For the type of expedition you are describing, I would opt for the Crispi Hunter GTX
. Also made in Italy like the Kenetreks, but have a few features that really set it apart from the rest. Crispi uses Goretex, Kentrek uses Windtex
. As much as people want to try and say they are the same, they are not. Goretex produces a superior product.
I think the reason that some companies do not use Goretex, especially companies coming out of Italy, or other parts of the EU is because from what I have heard getting a Gore license in Europe is not only extremely selective, but also extremely expensive.
With my Hunters I also noticed that Crispi unlike Kentrek uses Vibram soles
. Further Vibram makes the best soles in the world and they make a sole that is specific only to Crispi boots called SuperGrip. I think the number is 20%-30% more grip on wet, icey, or sliimey surfaces when compared with others in the industry. Plus, for this year they have apparently added a new feature to their soles called a Crossbow frame according to Eastmans that absorbs shock when carrying heavy load and I think is a urethane based material instead of EVA in the heel, which is what the majority of other brands use. EVA breaks down, smooshes out and can crack and wet out when it wears.
Third, the biggest reason I chose the Crispi Hunter GTX
was due to the fit. The people at the store said there is no break in period and they will fit right out of the box. I was skeptical, but took them on their word and they were right on with that one. Not one blister on my 5 day hunt last year in the Northwest and I had only worn them for about 20 minutes altogether before my trip.
Further, they have a feature called ABSS (ankle bone support system)
that truly sold me on these puppies. I read a review on the Outdoor Hub website
about the Crispi Kanada that really made me want to try a pair of these boots on. The reviewer talked about how much support he received wearing his Kanadas after he sprained his ankle in the initial stages of his hike wearing another brand of boots. He switched over and was able to complete his hike and noted that after he was through, he took off his Kanadas and was barely able to walk. The amount of support he received from the Crispi boots was the only thing keeping him going.
Last, the Crispi Hunter GTX
is rated to -20F, but even in early fall when I was hunting in southwest Missouri and the days were topping out at 70F, I didn't think they were too warm. In slushy snow and freezing temperatures with only a medium weight smartwool sock on, I was very comfortable, but I think this year I will pick up their new Idaho boot, which does not have insulation for warm days.

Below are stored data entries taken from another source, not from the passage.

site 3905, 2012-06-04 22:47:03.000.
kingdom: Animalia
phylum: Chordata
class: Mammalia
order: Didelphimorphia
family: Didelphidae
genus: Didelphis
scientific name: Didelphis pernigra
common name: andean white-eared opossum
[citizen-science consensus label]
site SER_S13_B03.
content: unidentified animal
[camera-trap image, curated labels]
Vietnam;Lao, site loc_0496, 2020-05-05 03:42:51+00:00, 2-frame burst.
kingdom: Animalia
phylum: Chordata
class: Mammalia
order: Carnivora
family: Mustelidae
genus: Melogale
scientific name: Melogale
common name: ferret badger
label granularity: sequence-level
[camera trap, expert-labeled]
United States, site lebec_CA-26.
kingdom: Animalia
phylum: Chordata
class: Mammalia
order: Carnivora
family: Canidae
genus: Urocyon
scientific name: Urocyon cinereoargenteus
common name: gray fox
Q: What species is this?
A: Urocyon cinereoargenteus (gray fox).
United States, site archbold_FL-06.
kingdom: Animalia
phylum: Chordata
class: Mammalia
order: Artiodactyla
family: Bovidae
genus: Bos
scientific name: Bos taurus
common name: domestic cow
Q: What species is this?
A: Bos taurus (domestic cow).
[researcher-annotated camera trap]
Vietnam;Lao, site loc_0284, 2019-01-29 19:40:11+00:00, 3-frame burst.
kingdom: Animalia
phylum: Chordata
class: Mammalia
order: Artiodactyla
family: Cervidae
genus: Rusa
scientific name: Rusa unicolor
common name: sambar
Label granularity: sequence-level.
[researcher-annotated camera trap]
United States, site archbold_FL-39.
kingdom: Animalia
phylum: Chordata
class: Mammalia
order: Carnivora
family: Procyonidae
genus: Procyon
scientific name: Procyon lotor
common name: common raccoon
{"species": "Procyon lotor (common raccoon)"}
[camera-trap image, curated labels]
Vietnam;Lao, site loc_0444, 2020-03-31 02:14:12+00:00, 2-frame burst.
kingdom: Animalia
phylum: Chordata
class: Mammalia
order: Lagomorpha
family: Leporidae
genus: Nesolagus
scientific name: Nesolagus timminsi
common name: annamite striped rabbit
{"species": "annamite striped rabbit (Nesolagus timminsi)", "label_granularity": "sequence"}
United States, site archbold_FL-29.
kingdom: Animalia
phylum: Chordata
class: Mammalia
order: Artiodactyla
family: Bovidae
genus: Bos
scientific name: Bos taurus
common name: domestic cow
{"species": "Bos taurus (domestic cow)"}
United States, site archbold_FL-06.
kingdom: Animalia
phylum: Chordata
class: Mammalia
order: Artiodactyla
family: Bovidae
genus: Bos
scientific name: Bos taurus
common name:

I know this was long and I like to give unbiased reviews for others to look at, but there is nothing that I can really say negative about the boots. When I first tried them on, I did notice a difference in the boot's overall rockered shape. Initial reactions walking around in the store were a little different, but the sales guy assured me that I would love it after walking in them for a few minutes in the field. He was right again, the rockered toe to heel shape is kind of incredible. It strolls along so naturally when you are really trying to hoof it to your next checkpoint.
I found that the Kenetreks were really sloppy in the heel compared to Crispi boots and the Crispis fit true to size even though they are an Italian company, the last was not narrow like many European boots I have tried on. I did however switch out the insole to account for my giant arch. The Crispi insole was pretty nice for a factory insole, but almost too stiff for my liking, but if anyone is going to drop $400+ on boots that you know you will have for quite awhile, then you should probably be putting in an after market insole anyways. Ski boots are the same way, why keep that flat piece of foam in your $400 ski boots when you can opt for a custom insole or something like a Comformable trek insole (my insole of choice) to really make them fit the way you want.
Hope this helps. I have not tried on the Lowa boots except for a few light hiker models, but those light hikers were far too narrow for me. Not sure how their burlier models fit though.